Nepalis come together to save Bagmati river - Kathmandu's spiritual lifeline
Thousands of people living in Kathmandu Valley joined hands on Saturday to clean and protect the Bagmati river, the spiritual lifeline of the Nepal's capital.world Updated: Apr 11, 2015 12:07 IST
Thousands of people living in Kathmandu Valley joined hands on Saturday to clean and protect the Bagmati river, the spiritual lifeline of the Nepal's capital.
Prime Minister Sushil Koirala led over 100,000 residents who had gathered on the banks of the river stretching 28 km from Sundarijal to Chobhar to mark completion of 100 weeks of the campaign to rid the Bagmati of pollution.
"The people have woken up to the task and the government would give full support," Koirala said.
Chairman of ruling Communist Party of Nepal (Unified Marxist Leninist) KP Sharma Oli and Maoist chief Pushpa Kamal Dahal Prachanda also took part in the campaign.
"Today's event shows how Nepalis can get united for a cause.
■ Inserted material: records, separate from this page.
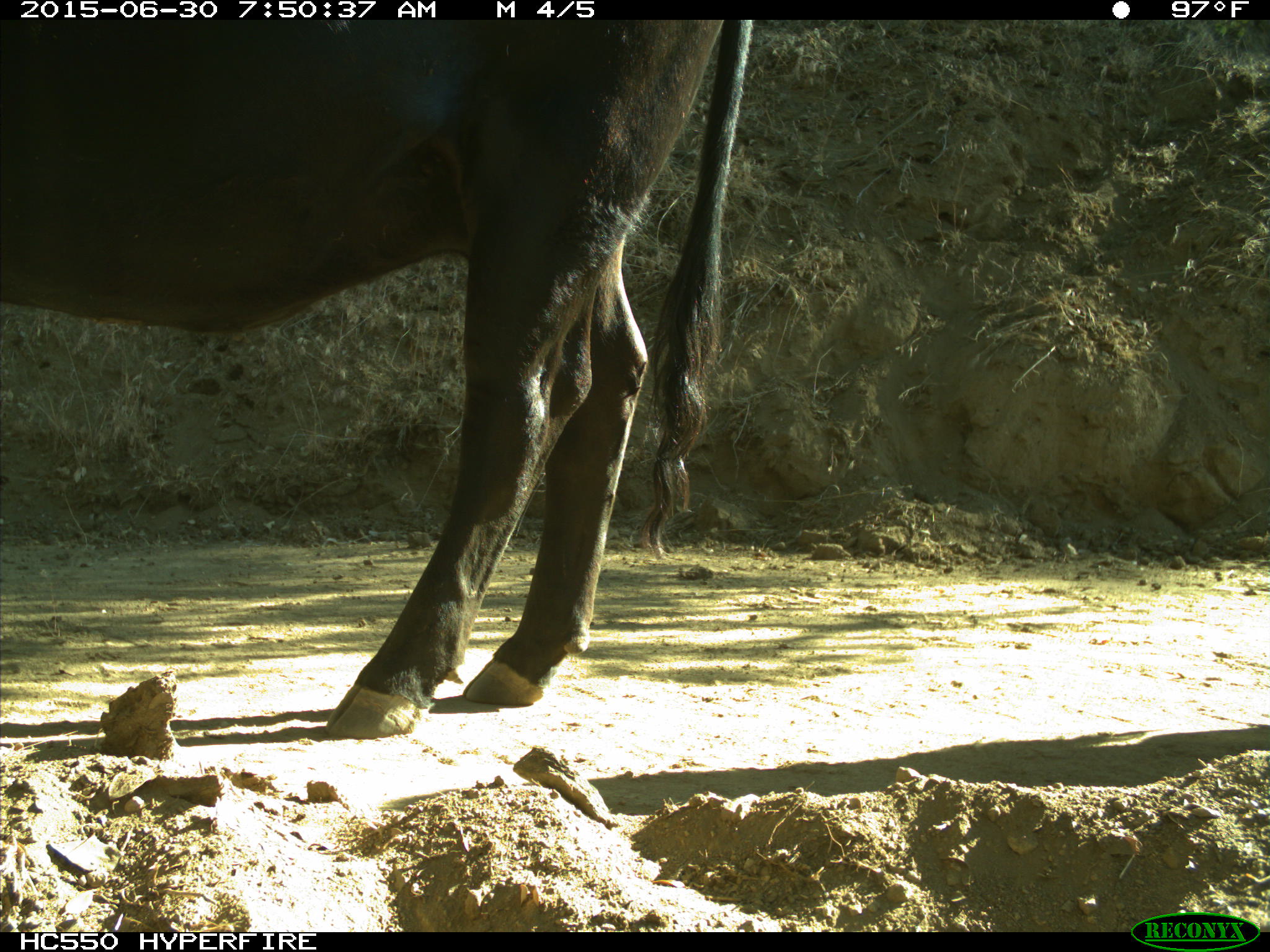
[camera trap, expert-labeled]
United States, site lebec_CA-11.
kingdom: Animalia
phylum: Chordata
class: Mammalia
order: Artiodactyla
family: Bovidae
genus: Bos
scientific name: Bos taurus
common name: domestic cow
Bos taurus (domestic cow).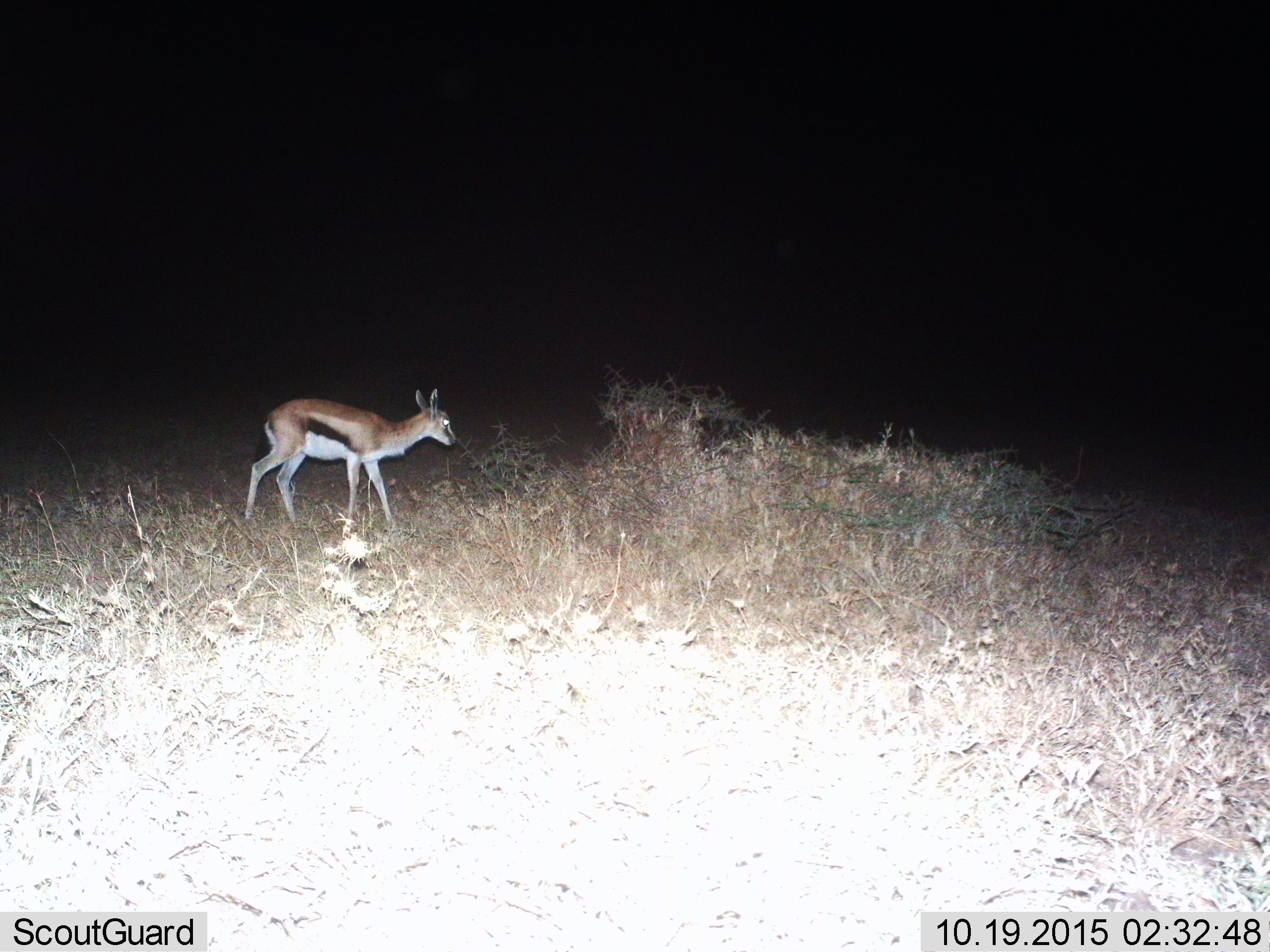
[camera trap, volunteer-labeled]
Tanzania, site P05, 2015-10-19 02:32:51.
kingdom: Animalia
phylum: Chordata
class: Mammalia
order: Artiodactyla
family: Bovidae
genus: Eudorcas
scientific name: Eudorcas thomsonii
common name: thomson's gazelle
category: gazellethomsons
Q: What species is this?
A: Gazellethomsons (thomson's gazelle) (Eudorcas thomsonii).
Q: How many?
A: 1.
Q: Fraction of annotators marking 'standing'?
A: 33%.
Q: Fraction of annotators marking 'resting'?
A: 0%.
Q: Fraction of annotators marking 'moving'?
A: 67%.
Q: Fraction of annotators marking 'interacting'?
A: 0%.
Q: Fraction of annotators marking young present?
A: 11%.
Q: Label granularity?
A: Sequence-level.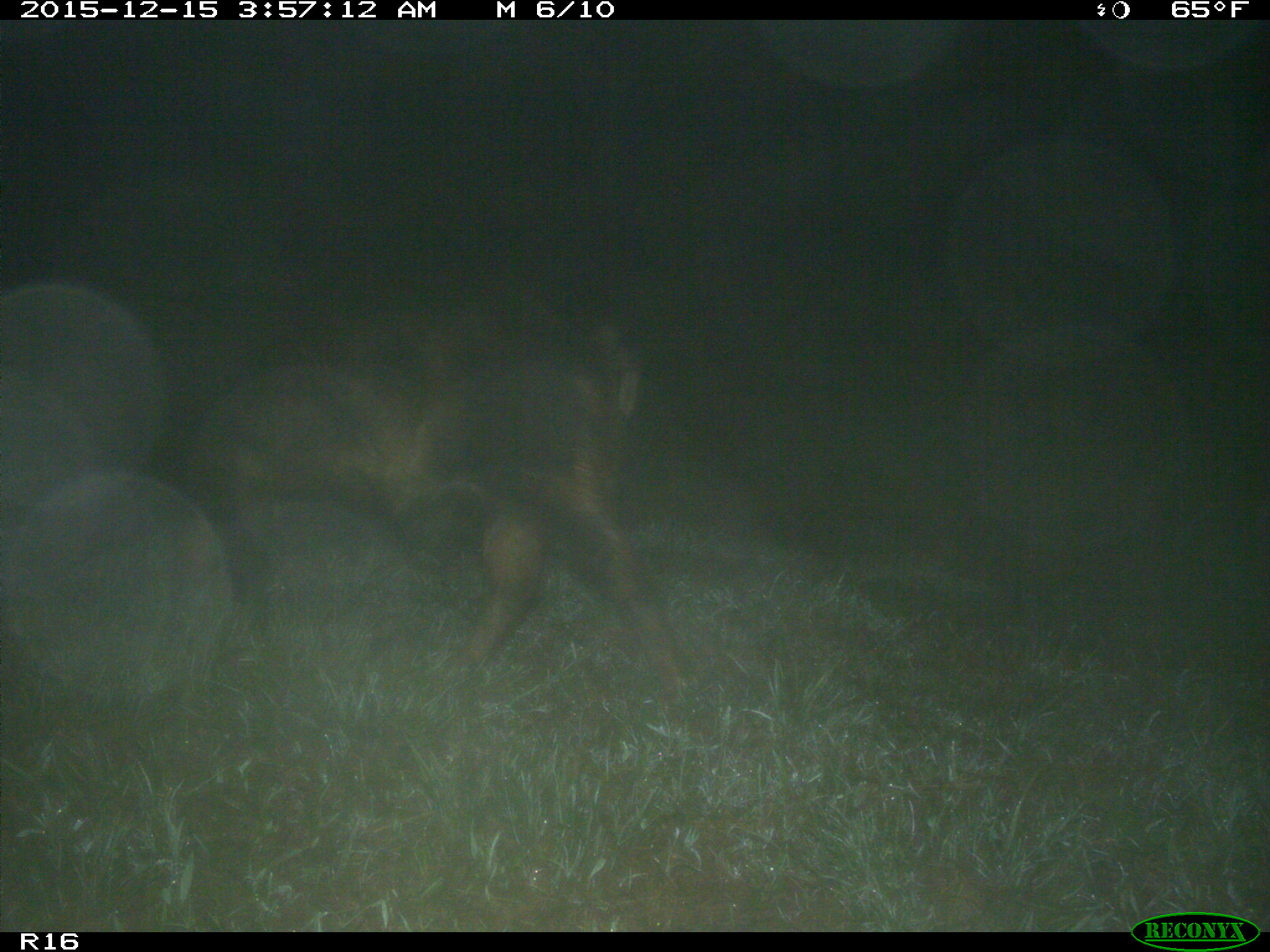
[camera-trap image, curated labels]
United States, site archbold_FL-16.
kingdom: Animalia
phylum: Chordata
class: Mammalia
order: Artiodactyla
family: Suidae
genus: Sus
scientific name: Sus scrofa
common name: wild boar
Sus scrofa (wild boar).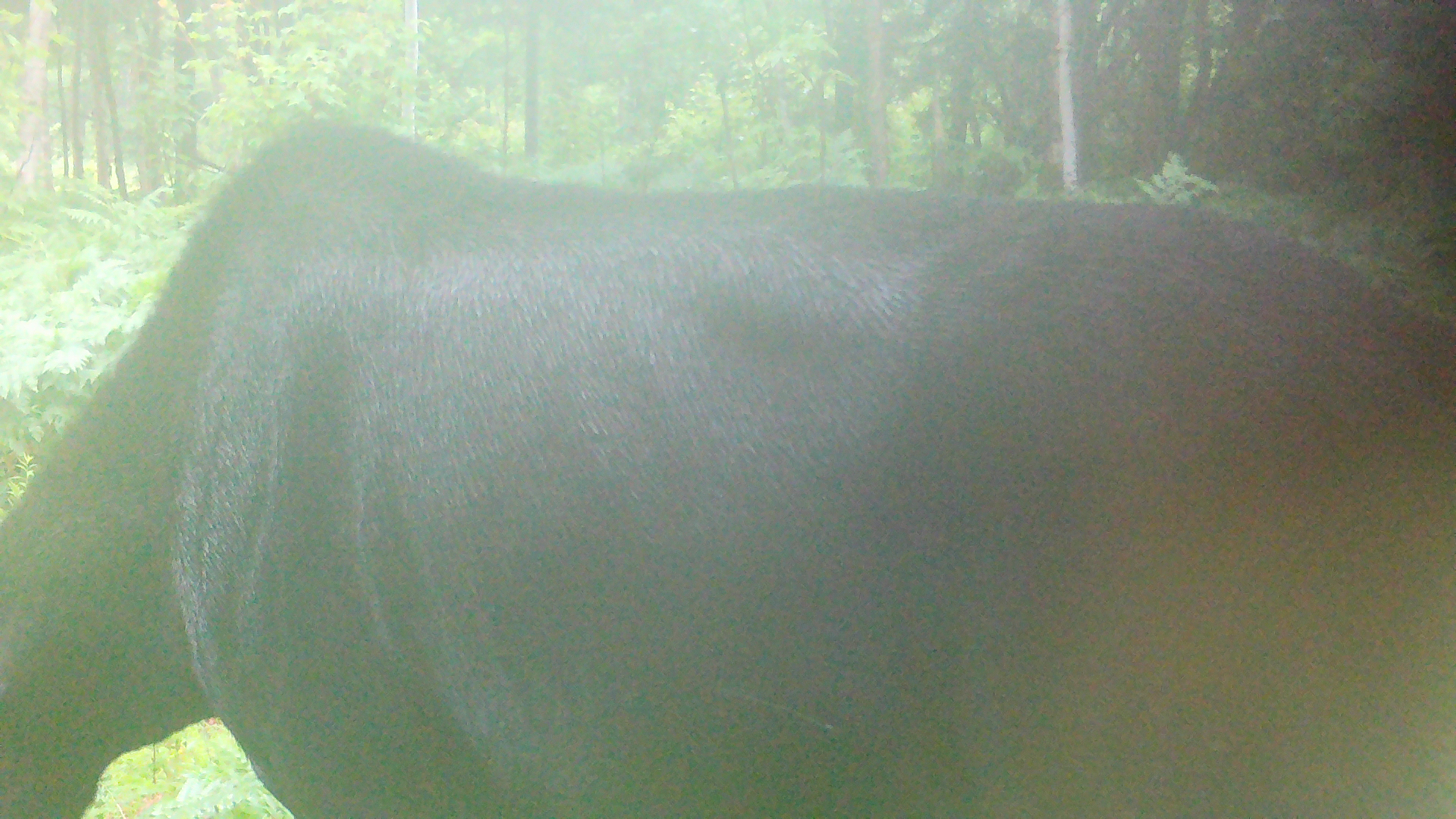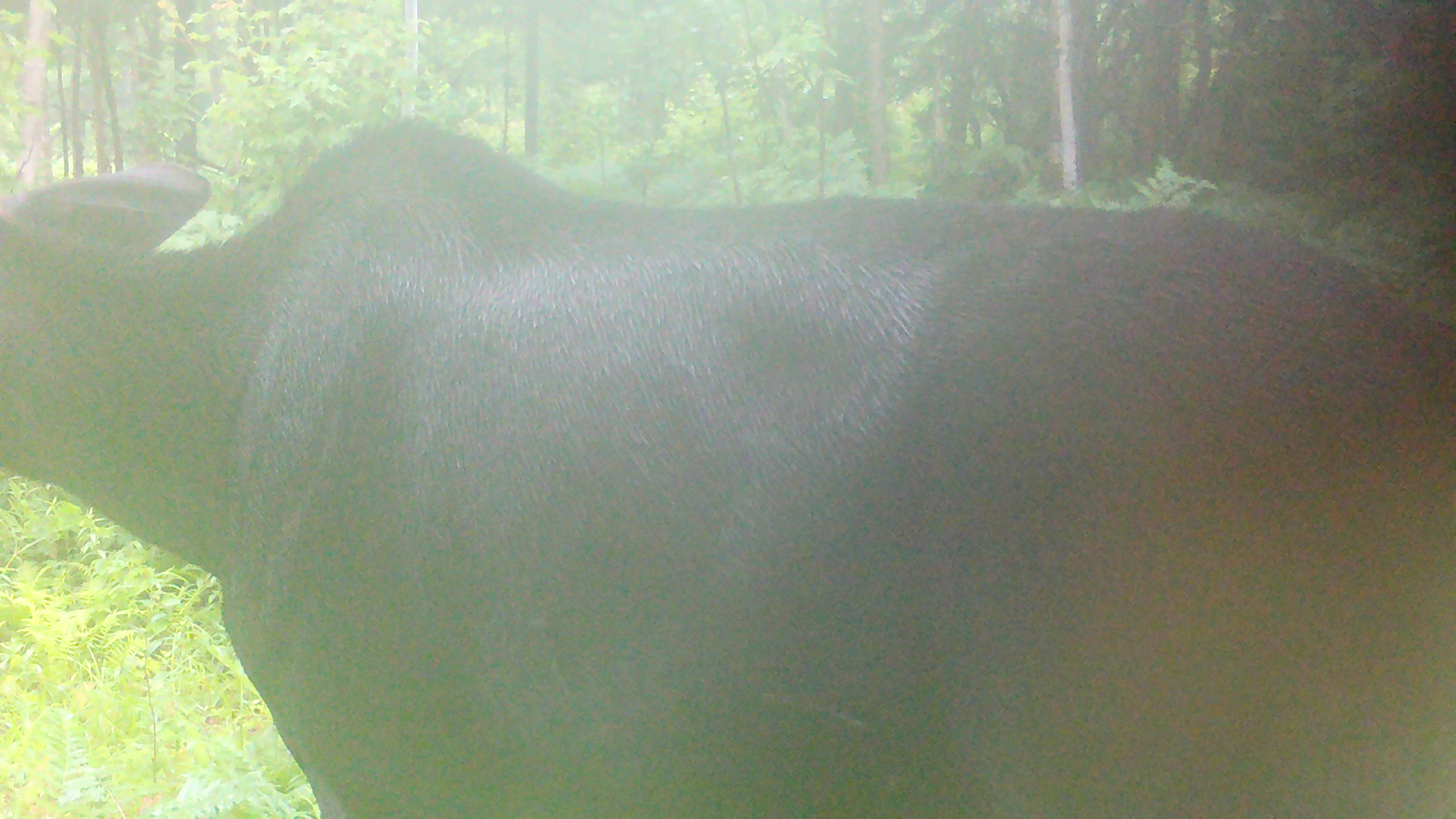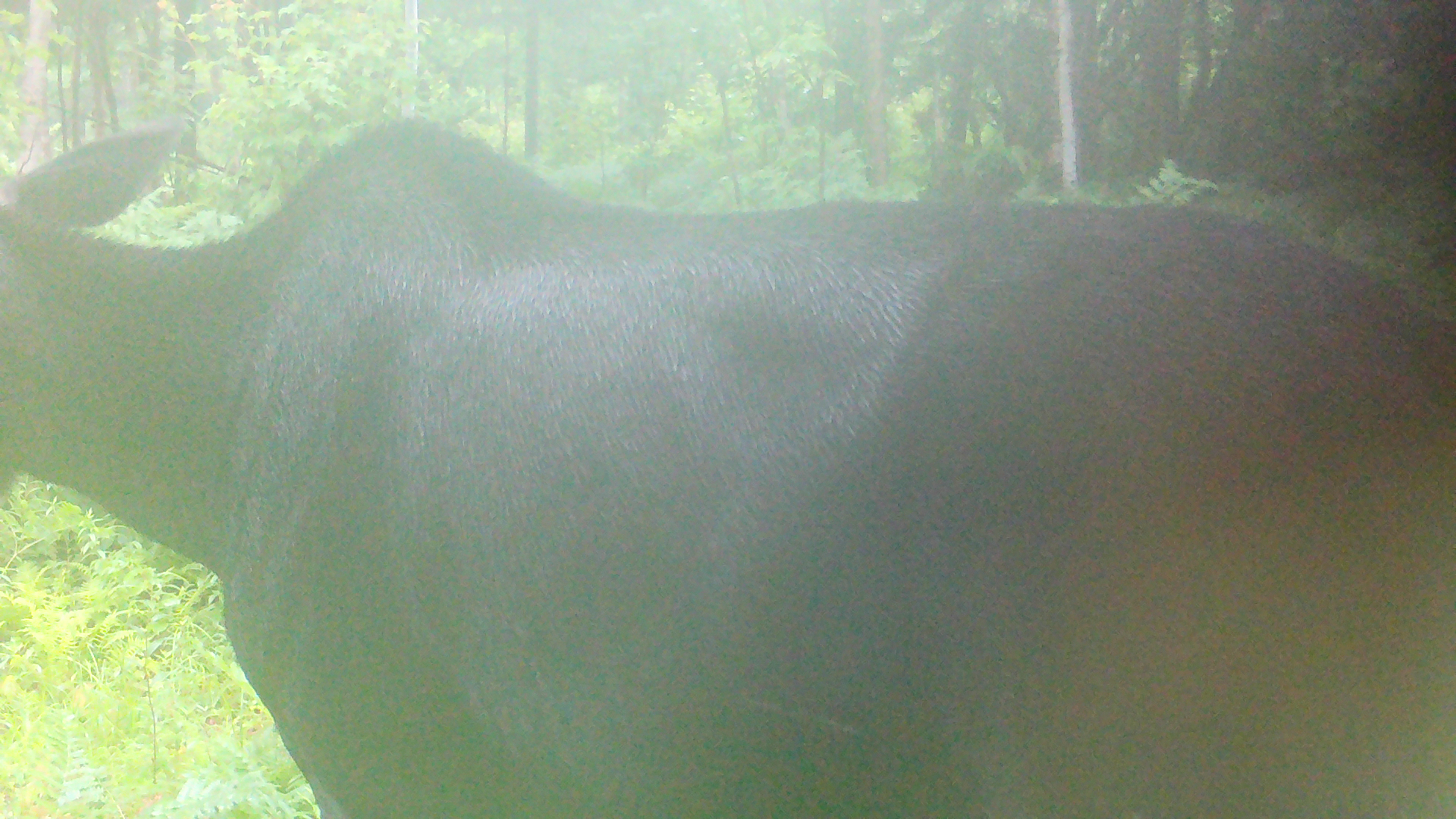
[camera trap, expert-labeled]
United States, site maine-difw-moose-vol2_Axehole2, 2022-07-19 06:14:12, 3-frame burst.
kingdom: Animalia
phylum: Chordata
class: Mammalia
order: Artiodactyla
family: Cervidae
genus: Alces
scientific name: Alces alces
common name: moose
The campaign's success will not just clean the Bagmati but can lead to a better Nepal," said Prachanda at the event.
On Saturday, people formed a human chain along both banks and took a pledge to return the river to its pristine glory.
Since the past 100 weeks, residents, celebrities, politicians and government officials have been taking part to clean the river considered holy by Hindus and Buddhists in Nepal.
The river flows near the sacred Pashupati Temple where Hindus cremate dead bodies after dipping them in Bagmati. Like the Ganga in India, water from Bagmati is believed to cleanse people and things.
The river used to be clean till few decades ago, but dumping of human and industrial waste and lack of proper waste management led to pollution. Dumping of garbage led to the river getting clogged at several points.
The Clean Bagmati campaign was launched in May last year to clean the river and beautify its banks.